◆ Tâche courte 1
Répondez aux questions suivantes à partir du texte présenté sur le district minier de Linares-La Carolina.
(a) Dans quelle province se situe ce district ?
(b) Entre quelles bornes chronologiques l'exploitation atteint-elle son développement maximal ?
(c) Dans quelles mines l'extraction s'est-elle poursuivie à grande profondeur par un système de puits et de galeries ?
◆ Tâche courte 2
Prolongez le texte présenté sur l'exploitation minière romaine du district de Linares-La Carolina en reprenant à la suite de sa dernière phrase.

◆ Texte présenté
Un modèle d'exploitation minière à L’époque romaine : Le district Miner de Linares-La Carolina (Sierra Morena, Jaen, Espagne).

Luis ARBOLEDAS MARTÍNEZ
Post-Doctorant du Ministère de Science et Innovation (Espagne) - TRACES, UMR 5608 CNRS-Université de Toulouse 2-Le Mirail. arboledas@ugr.es

Le district de Linares-La Carolina est situé dans la province de Jaén (Andalousie), et plus concrètement, dans la moitié nord et nord-est de celle-ci. Il occupe ainsi les contreforts les plus orientaux de la Sierra Morena. Du point de vue de la géologie, la région constitue la bordure sud du massif hespérique, un domaine lithologique où dominent les matériaux de caractère métamorphique, originaires de l'orogénèse hercynienne ou varisca (ardoises et quartzites), avec de grands affleurements de granite (batholites). Ces terrains anciens renferment de nombreuses fractures minéralisées qui forment des réseaux filoniens très denses où abondent les minerais en cuivre (carbonates, oxydes et sulfures) et la galène argentifère.

L'exploitation de ces gisements débute à la Préhistoire récente, avec l'extraction du cuivre, ce qu'attestent les restes de mines et d'habitats des âges du Cuivre et du Bronze trouvés dans le bassin du Rumblar. Si elle se poursuit à l'époque ibérique et à l'époque de la domination punique, c'est avec l'arrivée des Romains, à la fin du IIIe siècle av. J.-C. dans le contexte de la deuxième guerre Punique, que l'exploitation des mines de ce district s'intensifiera pour atteindre son développement maximal entre la fin du IIe siècle av. J.-C. et le début du IIe siècle ap. J.-C. À partir de ce moment, elle entre en déclin, en raison, sans doute, de la concurrence d'autres foyers miniers beaucoup plus rentables, la ceinture pyritique du Sud-Ouest ibérique tout particulièrement.

Chantier_vertical_de_la_mine_"El_Macho" Malgré la reprise de l'activité minière à partir du XIXe siècle, de très nombreux sites d'extraction d'époque romaine sont encore accessibles dans tout le district ; parmi les sites les plus importants et connus aujourd'hui, on citera ceux d'El Centenillo (Baños de la Encina) (fig.1, ci-contre), Arrayanes (Linares) et de Las Torrecillas (La Carolina), etc. (Contreras et al., 2004). D'une manière générale, les filons de cette région ont été exploités à ciel ouvert (rafas, ou chantiers verticaux) ; dans quelques cas, l'extraction s'est poursuivie à grande profondeur par un système de puits et de galeries, comme au Centenillo et à Los Escoriales. Dans toutes ces mines, les Romains ont exploité, outre le cuivre, les sulfures de plomb (galène argentifère) qui étaient traités dans les fonderies situées le plus souvent dans les environs des mines elles-mêmes ; ainsi, par exemple la mine de Arrayanes et les fonderies du Cerro de las Mancebas, Paño Pico et Los Tercios (Linares) (Arboledas, 2007).

◆ Données fournies
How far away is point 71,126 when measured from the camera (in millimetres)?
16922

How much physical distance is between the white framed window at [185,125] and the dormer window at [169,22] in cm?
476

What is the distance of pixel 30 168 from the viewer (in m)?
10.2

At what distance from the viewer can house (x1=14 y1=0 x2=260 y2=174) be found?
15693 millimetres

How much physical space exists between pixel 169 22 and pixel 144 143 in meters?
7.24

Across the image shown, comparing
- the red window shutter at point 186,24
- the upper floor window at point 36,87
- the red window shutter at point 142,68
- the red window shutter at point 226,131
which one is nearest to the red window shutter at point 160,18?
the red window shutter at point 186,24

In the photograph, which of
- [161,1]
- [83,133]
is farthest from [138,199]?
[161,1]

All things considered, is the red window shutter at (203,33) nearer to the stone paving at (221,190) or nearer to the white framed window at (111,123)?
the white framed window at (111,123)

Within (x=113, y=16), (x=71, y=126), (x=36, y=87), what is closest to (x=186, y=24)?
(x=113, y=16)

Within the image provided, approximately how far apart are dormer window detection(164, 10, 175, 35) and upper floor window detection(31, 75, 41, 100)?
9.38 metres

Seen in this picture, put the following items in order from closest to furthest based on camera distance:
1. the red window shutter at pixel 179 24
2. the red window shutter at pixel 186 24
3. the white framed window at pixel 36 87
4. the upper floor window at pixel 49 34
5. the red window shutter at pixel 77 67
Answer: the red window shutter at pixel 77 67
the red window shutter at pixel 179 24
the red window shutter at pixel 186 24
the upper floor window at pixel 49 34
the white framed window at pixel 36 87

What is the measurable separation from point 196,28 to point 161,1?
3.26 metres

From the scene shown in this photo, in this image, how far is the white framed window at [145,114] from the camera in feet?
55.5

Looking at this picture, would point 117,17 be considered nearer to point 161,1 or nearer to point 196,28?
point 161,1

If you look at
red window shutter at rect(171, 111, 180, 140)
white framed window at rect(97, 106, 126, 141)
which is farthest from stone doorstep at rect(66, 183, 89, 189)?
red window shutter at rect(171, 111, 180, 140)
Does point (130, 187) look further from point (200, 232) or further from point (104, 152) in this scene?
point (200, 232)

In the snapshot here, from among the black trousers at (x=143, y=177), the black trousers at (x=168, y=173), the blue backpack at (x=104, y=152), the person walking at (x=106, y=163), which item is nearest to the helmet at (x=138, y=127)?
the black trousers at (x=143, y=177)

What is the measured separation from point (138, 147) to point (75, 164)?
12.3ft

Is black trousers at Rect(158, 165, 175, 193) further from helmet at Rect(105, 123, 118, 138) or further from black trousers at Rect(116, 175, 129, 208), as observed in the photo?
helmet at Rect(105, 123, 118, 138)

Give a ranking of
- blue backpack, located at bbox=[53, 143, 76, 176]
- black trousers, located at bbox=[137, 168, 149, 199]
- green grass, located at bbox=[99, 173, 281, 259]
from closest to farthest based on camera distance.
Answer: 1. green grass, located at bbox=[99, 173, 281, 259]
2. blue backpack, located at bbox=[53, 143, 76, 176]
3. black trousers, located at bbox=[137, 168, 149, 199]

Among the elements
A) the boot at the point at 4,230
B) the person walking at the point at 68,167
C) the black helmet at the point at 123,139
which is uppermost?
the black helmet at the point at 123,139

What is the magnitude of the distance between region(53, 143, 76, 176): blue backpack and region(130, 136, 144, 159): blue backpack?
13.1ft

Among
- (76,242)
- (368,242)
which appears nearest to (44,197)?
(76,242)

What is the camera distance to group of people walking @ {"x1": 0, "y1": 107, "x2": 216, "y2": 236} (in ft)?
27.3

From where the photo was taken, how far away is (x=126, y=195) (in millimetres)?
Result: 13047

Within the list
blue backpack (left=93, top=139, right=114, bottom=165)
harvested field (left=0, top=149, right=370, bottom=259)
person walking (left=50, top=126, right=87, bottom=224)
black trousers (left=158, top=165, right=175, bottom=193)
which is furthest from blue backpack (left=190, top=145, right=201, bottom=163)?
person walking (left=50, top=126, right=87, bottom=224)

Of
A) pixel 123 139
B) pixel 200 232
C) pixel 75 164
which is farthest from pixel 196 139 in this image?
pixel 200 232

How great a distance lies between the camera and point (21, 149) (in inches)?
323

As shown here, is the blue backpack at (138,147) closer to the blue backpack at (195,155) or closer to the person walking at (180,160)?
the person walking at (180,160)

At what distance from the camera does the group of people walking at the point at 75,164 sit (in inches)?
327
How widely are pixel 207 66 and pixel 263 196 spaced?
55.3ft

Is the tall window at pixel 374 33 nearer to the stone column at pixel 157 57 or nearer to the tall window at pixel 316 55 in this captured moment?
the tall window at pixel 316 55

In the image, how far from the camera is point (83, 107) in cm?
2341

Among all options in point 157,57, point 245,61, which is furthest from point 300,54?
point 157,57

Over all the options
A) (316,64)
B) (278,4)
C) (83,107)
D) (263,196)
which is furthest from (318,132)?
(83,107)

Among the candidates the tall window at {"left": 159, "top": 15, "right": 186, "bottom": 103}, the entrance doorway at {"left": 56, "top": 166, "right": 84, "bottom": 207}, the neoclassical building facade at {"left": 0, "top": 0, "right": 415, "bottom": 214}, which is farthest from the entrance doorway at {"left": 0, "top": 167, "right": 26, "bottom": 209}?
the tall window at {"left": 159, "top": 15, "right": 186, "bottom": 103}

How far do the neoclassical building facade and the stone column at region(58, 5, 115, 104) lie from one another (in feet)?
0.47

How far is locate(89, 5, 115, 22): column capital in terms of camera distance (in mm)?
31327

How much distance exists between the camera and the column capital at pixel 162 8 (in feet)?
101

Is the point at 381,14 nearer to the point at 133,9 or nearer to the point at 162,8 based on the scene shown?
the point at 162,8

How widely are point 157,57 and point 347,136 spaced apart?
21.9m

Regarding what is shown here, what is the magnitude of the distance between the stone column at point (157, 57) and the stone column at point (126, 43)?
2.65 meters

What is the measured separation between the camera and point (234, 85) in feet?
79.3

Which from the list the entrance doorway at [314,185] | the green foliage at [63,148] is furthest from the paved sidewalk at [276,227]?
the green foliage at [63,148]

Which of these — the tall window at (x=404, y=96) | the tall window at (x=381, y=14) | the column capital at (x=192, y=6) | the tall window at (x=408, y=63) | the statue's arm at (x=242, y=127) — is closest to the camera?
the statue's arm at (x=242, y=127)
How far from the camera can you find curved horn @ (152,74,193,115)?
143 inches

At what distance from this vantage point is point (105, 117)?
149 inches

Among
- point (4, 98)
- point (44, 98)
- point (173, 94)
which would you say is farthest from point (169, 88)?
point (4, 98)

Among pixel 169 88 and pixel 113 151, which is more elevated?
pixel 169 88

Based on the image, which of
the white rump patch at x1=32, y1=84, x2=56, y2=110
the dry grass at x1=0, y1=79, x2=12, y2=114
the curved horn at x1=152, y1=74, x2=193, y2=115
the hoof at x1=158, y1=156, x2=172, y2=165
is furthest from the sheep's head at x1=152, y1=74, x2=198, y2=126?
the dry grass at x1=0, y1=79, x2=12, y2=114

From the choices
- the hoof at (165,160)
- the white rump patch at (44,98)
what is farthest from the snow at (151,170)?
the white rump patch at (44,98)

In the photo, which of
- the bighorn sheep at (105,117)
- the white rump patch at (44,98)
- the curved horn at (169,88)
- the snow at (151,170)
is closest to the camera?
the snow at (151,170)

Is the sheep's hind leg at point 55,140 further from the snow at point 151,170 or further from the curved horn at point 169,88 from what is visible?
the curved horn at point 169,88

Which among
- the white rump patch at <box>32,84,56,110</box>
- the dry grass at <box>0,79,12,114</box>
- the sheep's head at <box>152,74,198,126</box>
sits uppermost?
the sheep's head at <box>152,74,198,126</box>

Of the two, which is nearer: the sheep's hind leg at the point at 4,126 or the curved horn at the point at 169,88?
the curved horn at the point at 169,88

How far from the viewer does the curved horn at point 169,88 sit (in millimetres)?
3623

---

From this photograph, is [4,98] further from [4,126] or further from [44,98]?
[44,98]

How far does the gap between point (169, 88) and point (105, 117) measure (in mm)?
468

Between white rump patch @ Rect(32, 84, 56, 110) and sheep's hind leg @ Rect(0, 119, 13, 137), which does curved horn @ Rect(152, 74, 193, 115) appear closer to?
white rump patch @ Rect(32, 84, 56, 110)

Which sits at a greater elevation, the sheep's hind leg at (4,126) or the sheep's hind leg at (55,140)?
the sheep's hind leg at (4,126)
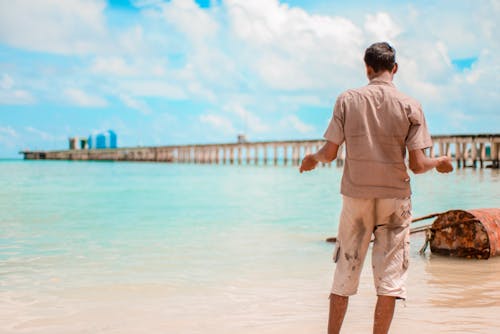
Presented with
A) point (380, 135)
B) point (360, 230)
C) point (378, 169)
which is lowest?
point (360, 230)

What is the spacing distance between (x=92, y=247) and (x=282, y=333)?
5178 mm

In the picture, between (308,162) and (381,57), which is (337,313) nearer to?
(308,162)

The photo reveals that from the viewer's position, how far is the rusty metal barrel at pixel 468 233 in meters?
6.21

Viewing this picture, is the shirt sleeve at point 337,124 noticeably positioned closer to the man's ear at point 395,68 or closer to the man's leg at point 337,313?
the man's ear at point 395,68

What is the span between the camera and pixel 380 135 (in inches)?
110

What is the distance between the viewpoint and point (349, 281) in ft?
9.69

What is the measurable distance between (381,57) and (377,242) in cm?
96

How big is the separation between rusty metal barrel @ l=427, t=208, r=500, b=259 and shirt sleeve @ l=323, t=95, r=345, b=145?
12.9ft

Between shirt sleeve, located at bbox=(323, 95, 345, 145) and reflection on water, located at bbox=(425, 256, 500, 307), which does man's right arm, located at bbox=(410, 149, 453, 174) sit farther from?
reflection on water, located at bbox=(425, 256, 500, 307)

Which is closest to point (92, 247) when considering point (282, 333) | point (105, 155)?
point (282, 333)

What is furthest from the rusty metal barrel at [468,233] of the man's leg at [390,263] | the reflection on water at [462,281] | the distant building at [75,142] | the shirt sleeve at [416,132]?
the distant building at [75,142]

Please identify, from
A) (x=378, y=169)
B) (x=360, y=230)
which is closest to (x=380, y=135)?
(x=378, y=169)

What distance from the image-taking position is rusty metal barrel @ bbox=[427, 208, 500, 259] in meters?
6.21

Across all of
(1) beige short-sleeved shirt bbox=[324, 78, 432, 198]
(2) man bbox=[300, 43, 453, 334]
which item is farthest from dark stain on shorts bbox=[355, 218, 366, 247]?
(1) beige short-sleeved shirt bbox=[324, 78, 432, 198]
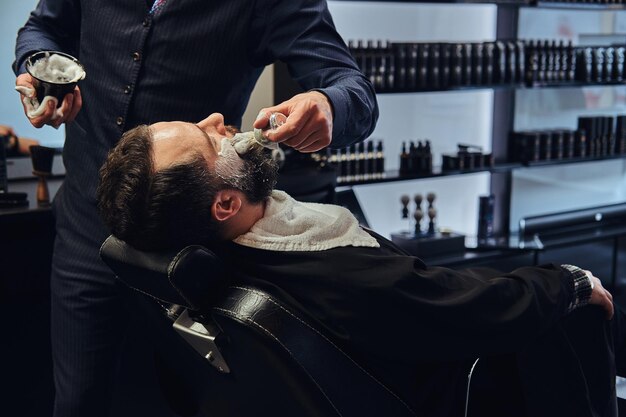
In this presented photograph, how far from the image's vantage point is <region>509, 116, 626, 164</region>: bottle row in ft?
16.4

* * *

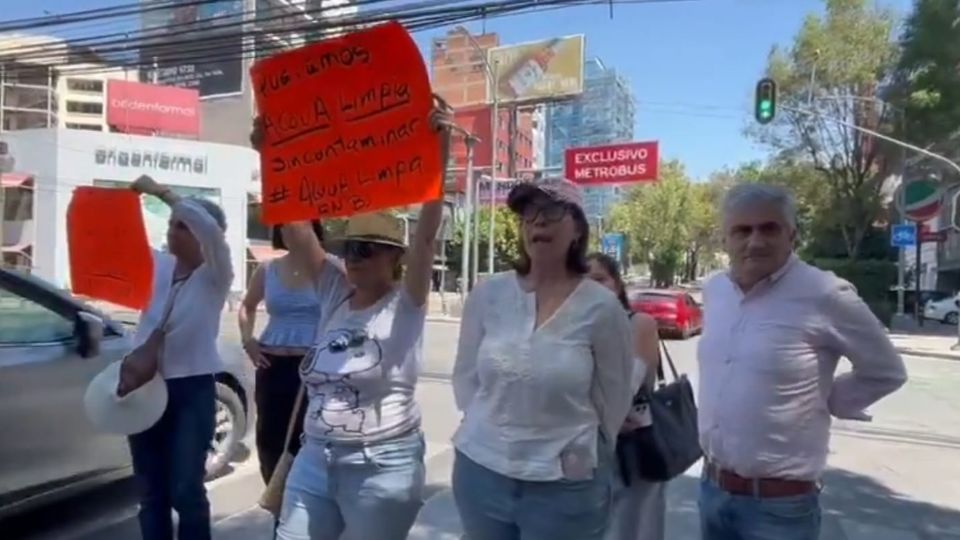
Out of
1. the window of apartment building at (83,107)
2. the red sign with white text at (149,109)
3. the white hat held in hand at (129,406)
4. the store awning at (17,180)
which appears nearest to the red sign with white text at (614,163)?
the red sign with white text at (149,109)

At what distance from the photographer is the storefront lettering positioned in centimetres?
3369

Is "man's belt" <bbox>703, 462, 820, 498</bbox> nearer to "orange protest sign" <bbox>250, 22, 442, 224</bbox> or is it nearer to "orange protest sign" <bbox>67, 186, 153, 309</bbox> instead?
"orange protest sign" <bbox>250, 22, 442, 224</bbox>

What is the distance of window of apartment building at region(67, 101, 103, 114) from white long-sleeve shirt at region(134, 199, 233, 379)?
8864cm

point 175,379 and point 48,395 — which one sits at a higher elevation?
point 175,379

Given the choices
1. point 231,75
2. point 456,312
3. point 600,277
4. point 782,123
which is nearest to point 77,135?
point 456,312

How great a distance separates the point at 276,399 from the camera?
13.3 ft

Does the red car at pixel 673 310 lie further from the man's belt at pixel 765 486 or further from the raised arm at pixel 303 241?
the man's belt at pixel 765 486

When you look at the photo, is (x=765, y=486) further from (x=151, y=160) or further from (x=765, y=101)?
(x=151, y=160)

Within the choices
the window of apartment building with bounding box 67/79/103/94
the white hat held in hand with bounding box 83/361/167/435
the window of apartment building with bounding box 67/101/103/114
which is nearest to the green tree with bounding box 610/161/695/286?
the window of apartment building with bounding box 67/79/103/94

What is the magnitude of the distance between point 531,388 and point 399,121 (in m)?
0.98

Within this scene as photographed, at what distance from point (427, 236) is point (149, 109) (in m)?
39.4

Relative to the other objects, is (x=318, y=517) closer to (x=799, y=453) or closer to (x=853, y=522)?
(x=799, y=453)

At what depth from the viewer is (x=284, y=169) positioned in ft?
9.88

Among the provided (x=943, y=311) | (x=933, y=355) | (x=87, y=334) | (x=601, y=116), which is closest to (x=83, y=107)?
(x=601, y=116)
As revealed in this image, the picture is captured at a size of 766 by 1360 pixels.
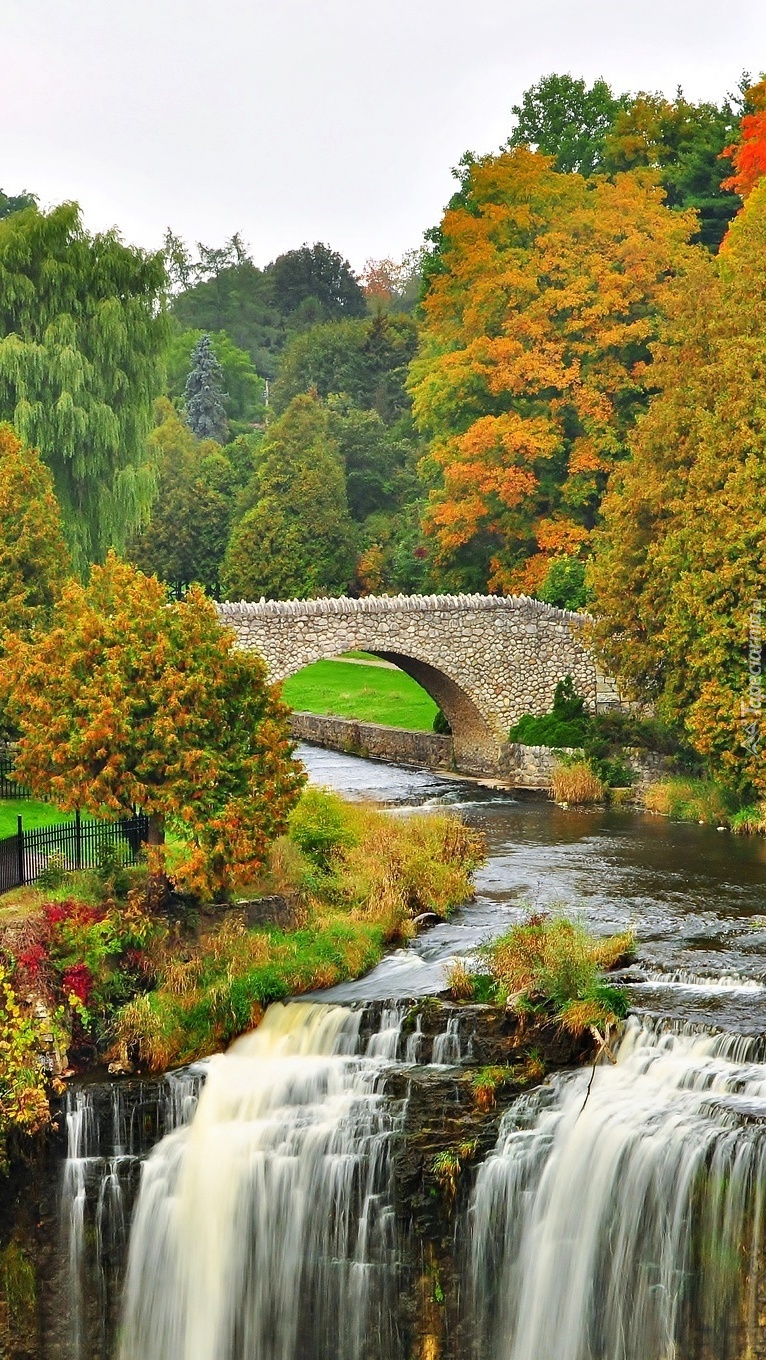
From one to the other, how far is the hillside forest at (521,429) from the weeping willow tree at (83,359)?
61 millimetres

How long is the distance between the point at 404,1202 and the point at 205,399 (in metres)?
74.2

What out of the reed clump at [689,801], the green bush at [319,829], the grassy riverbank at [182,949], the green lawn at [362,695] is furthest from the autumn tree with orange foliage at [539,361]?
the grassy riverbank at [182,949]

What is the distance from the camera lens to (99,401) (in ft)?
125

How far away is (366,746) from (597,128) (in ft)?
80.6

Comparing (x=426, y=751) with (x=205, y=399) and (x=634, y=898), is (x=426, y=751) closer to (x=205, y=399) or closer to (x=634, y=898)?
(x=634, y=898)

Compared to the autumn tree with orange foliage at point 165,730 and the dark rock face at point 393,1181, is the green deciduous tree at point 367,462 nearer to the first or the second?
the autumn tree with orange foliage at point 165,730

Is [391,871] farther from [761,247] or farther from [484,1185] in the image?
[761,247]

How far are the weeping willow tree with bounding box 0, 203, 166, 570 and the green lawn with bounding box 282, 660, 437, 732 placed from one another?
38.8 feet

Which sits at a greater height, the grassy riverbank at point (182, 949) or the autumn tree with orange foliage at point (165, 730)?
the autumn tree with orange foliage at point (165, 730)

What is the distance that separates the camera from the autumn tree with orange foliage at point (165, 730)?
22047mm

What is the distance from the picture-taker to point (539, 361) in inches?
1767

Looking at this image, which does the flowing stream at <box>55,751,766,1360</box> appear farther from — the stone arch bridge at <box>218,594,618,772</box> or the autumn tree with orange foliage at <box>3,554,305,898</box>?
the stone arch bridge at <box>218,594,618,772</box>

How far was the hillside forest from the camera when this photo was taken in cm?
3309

◆ Résultat attendu 1
(a) Dans la province de Jaén, en Andalousie.
(b) Entre la fin du IIe siècle av. J.-C. et le début du IIe siècle ap. J.-C.
(c) Au Centenillo et à Los Escoriales.

◆ Résultat attendu 2
Banos_de_la_Encina_enceinte_fortifiée Du point de vue de l'occupation du territoire, il semble que à l'apogée de l'exploitation le peuplement était structuré autour des sites miniers et métallurgiques, certains fortifiés, comme ceux de Los Palazuelos (Vilches), Los Castellones (La Carolina) ou Salas de Galiarda (Baños de la Encina) (fig.2, ci-contre). Ils contrôlaient autant les exploitations que les voies de passage (Cástulo-Sisapo et Cástulo-Turres) qui les mettaient en communication avec les principaux centres urbains du district ; une présence militaire dans certains de ces sites n'est pas écartée. De petits fortins dans le bassin du Rumblar et du Jándula participent à ce quadrillage du district minier (Arboledas, 2007).





À l'époque républicaine, les mines du Haut Guadalquivir font partie de l'ager publicus. Elles sont exploitées soit par des particuliers, organisés parfois en petites sociétés formées d'au moins deux personnes (ainsi la société composée par T. Iuventius et M. Lucretius), et par de grandes sociétés, comme la Societas Castulonensis, comme le montrent les inscriptions des lingots et les tessères de plomb (fig.3, ci-dessous).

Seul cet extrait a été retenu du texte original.